Tool in hand, I said, "I'm tall enough to kick your Yuppie ass out the door."
"See what I mean." The man Baptist-chuckled as he washed his hands at the metal sink. "That's just what Napoleon would have said."
I finished leaking, zipped it up, and headed for the door.
The man said, "In Colorado, we wash our hands after we urinate."
I looked back at him. "In Wyoming, we don't pee on ourselves."
The woman at the pay window had what we on the circuit call Provo hair set off by violet fingernails and an iridescent blouse the color of a bluebottle fly. She was reading Dell Horoscope magazine, an article entitled "Love Comes to Pisces," but she wasn't chewing gum. I'll give her that.
She looked across at me with exasperation. "You Rowdy Talbot?"
I said, "That's right."
"Ever'body else has come and gone. I had to stay around for you."
Bulls are always the grand finale of any rodeo, so it would figure bull riders would be the last to pick up their winnings. "How much did it come to?" I asked.
She studied me like I was on TV and couldn't study her back. "I wouldn't let my boy Donnie on a bull if his life depended on it. I'd break his legs first, save the bulls the trouble."
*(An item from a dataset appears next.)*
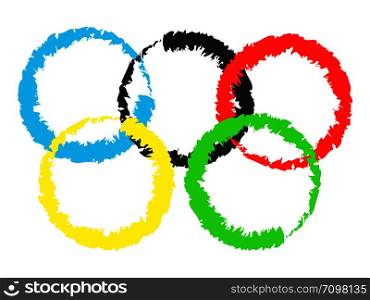 Vector illustration of brush painted olympic rings over white background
"My mama felt the same way."
"But she didn't break your legs?"
"No, ma'am, she cut me out of the family picture."
The cashier slid a sheet of legal blah-blah across the counter. "Sign here." As I signed, she said, "It came to four thousand three hundred twelve dollars and six cents. You win this kind of money often?"
I watched her snap open a Bass Finder tackle box full of cash. "This is the first."
"Let me ask you a question." She licked the tip of her pointer finger and started rifling hundreds. "How much do you pay for insurance?"
"Do I look like a man with insurance?"
She stopped counting to study me again. "I guess not."
She handed over a stack of bills. "I don't have a nickel. You'll have to take six pennies."
I rolled the bills tight and stuffed them into my front pants pocket where they felt pretty damn natural. I stacked the six pennies heads up for luck and slid them into my shirt pocket and tipped my hat like you're supposed to when a woman gives you money.
"Thank you, ma'am." I started to walk away, but she called me back.
"Wait a minute. You forgot something." She dug in a drawer and came out with a white cardboard box, maybe four inches by five inches.
She said, "You earned this, cowboy," and pushed it across the counter. I turned the box over, but there was no writing or embossed corporate logo or anything. While I opened it the woman bit her lower lip in anticipation, as if she'd picked it out and paid for it herself.
Inside the box I found a silver belt buckle nestled in a cushion of white cotton balls. There was a gold raised picture of a cowboy on a bucking bull set on a black enamel background. The cowboy leaned way back with his riding arm out of position while the bull did a sixty-degree headstand. The cowboy had a kerchief around his neck, like he was planning to rob a liquor store. The cowboy and bull were encircled by gold writing that said CROCKETT COUNTY RODEO around the top and 20 BULL RIDING CHAMPION 03 underneath.
She said, "That's real silver inlay."
I said, "Thankyou."
She said, "Take my advice, boy. Now you've won your buckle, quit riding bulls and get a proper job with benefits. That's what I'd want Donnie to do."